The researchers have said there is an urgent need for new drug targets in major depressive disorder. Current pharmacological treatments for depression can take a month or more to start working, and they don’t work in all patients. “We need to know what is happening in the brain so that we can develop more efficient therapies,” remarked Dr. Cesare Orlandi, senior research associate at TSRI and co-first author of the study.
Researchers zeroed in on GPR158 after discovering that the protein is elevated in people with major depressive disorder. To better understand GPR158’s role, the scientists studied male and female mice with and without GPR158 receptors. Behavioral tests revealed that both male and female mice with elevated GPR158 showed signs of depression following chronic stress. Conversely, suppression of GPR158 protected mice from developing depressive-like behaviors and made them resilient to stress.
The research team demonstrated that GPR158 affects key signaling pathways involved in mood regulation in the region of the brain called prefrontal cortex, though the researchers emphasized that the exact mechanisms remain to be established. Martemyanov explained that GPR158 is an orphan receptor with a poorly understood biology and mechanism of action. GPR158 appears to work downstream from other important brain systems, such as the GABA, a major player in the brain’s inhibitory control and adrenergic system involved in stress effects. “This is really new biology, and we still need to learn a lot,” said Martemyanov.

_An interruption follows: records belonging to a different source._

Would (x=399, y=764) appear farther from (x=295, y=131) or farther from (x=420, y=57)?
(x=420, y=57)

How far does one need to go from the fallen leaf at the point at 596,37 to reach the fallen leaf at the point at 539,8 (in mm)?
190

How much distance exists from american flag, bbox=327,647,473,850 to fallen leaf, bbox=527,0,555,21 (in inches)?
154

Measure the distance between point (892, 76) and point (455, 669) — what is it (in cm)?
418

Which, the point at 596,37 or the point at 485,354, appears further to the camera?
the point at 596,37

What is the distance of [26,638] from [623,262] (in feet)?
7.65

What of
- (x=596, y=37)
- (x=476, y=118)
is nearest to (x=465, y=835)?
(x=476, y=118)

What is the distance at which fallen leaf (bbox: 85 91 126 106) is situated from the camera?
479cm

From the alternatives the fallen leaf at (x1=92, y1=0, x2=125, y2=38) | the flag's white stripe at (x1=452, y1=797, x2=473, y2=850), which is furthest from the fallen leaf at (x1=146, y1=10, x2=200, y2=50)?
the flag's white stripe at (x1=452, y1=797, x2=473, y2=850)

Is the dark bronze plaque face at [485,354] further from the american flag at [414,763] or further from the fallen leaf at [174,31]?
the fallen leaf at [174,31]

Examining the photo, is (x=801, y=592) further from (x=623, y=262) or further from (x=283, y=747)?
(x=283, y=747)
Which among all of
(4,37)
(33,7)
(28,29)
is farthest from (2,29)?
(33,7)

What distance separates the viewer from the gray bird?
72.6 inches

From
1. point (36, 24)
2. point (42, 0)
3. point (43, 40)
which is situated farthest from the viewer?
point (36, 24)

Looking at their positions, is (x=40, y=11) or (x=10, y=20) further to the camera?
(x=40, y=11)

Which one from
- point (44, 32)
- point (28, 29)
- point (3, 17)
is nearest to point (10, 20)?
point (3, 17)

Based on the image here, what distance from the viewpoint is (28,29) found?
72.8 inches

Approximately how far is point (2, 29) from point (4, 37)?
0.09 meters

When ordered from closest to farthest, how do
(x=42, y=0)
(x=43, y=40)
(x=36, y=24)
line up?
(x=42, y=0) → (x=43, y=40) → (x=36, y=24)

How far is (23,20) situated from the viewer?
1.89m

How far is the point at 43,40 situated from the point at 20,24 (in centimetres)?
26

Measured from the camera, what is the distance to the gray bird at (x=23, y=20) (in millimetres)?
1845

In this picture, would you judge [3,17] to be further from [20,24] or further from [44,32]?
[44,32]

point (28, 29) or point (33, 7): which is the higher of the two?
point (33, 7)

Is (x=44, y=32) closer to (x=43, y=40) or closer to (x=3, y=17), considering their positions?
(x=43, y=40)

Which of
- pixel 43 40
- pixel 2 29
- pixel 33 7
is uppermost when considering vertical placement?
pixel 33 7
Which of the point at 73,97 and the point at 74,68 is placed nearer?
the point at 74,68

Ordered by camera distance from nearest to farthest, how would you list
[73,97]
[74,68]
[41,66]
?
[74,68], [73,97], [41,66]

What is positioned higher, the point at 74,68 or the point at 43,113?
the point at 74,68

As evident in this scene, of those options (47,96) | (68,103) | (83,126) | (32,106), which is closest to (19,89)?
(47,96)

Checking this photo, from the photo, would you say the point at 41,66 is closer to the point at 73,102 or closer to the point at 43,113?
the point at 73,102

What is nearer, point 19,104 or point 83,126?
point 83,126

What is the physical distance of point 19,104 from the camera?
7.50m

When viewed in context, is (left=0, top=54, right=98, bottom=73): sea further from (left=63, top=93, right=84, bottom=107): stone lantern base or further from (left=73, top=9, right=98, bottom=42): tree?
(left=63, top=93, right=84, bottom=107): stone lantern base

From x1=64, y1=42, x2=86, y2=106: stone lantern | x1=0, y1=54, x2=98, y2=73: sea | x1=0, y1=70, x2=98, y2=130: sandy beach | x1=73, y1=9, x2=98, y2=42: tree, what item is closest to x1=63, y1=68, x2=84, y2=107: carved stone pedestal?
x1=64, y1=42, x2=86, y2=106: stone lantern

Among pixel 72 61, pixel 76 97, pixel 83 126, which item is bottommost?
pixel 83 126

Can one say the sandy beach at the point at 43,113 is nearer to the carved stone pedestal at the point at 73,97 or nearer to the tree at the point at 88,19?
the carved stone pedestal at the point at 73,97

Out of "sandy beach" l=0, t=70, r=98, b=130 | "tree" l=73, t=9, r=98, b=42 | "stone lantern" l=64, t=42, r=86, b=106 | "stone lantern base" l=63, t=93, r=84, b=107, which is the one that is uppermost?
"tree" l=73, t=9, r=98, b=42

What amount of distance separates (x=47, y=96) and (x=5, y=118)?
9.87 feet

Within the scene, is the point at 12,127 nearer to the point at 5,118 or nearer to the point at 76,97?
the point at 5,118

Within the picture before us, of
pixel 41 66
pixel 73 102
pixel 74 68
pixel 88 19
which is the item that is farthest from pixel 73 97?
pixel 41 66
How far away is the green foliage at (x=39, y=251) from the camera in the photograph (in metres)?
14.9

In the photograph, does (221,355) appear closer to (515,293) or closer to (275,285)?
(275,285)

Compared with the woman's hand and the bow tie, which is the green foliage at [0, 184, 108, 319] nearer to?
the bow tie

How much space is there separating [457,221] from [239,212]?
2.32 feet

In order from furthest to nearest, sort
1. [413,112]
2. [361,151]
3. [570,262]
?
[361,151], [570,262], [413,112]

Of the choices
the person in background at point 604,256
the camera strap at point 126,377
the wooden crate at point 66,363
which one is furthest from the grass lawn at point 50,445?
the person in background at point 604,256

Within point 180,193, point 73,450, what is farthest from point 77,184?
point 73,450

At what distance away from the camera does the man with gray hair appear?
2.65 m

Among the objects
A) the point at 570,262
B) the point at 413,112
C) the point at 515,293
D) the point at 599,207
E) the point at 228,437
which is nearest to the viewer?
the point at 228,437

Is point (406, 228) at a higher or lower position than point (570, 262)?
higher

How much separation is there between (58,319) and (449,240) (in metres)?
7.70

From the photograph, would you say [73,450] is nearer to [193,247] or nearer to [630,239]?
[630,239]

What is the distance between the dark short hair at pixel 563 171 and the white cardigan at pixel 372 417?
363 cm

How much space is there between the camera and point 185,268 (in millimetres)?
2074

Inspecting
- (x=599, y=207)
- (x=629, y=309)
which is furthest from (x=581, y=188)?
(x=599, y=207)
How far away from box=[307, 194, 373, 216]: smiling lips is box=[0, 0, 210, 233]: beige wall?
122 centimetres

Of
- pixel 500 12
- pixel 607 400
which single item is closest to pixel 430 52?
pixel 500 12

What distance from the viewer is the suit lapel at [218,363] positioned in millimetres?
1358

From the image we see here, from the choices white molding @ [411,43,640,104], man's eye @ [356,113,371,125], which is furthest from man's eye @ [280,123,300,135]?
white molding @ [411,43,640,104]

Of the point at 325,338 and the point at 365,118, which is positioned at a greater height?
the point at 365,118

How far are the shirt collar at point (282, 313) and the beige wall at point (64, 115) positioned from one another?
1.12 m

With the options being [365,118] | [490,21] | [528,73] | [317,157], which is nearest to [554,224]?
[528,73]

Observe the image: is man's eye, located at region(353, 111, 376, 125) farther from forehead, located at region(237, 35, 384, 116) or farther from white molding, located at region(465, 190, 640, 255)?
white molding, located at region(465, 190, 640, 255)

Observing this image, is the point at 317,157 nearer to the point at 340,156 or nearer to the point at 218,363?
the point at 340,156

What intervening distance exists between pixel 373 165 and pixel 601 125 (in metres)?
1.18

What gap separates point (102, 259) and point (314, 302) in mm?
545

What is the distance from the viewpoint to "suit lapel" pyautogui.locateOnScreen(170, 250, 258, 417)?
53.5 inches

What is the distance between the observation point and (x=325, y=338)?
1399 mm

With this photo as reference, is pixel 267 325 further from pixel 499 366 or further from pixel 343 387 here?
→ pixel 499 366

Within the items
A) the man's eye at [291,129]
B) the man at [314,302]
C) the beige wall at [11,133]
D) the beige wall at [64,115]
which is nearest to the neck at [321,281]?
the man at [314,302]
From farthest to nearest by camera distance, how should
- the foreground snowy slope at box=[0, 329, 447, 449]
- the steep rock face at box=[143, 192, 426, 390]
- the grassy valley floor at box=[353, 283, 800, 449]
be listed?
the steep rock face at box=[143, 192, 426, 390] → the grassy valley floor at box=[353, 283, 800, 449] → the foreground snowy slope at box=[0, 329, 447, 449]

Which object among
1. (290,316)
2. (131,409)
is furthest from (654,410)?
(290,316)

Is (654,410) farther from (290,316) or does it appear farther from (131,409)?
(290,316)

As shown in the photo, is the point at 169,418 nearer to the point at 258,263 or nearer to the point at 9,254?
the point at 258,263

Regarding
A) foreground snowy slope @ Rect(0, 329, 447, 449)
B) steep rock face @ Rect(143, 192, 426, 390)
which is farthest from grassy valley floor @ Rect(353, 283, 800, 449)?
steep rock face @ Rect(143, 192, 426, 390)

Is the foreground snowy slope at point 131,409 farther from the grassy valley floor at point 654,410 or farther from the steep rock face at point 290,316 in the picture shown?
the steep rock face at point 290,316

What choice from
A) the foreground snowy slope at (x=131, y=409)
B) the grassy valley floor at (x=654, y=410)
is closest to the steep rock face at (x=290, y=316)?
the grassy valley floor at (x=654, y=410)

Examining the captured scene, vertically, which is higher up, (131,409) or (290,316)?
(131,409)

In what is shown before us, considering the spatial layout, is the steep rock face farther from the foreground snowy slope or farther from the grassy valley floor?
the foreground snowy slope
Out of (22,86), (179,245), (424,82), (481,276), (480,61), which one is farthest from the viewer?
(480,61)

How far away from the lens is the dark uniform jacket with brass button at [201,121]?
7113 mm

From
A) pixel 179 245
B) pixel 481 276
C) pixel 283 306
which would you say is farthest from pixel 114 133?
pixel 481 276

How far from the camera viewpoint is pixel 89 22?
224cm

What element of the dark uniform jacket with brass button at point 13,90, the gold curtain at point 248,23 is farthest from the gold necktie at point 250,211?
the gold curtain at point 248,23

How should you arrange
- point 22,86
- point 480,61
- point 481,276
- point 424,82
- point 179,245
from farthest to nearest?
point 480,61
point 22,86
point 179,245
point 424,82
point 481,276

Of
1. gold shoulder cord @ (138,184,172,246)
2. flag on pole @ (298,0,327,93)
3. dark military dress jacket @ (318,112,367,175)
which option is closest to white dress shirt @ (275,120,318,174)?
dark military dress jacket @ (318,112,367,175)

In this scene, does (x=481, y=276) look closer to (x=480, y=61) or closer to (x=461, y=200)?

The study offers potential insight into why some people are more susceptible to mental illness. Because mice without GPR158 don’t alter their behavior after chronic stress, the researchers concluded that GPR158-deficient mice were naturally more resilient against depression. Their genetics offer a layer of protection.
Dr. Laurie Sutton, a research associate at TSRI and co-first author of the study, noted that this finding matches what doctors have noticed in people who have experienced chronic stress. “There’s always a small population that is resilient—they don’t show the depressive phenotype,” said Sutton.
As the search goes on for additional targets for depression, Martemyanov noted that more scientists are using new tools in genome analysis to identify orphan receptors like GPR158. “Those are the untapped biology of our genomes, with significant potential for development of innovative therapeutics,” he concluded.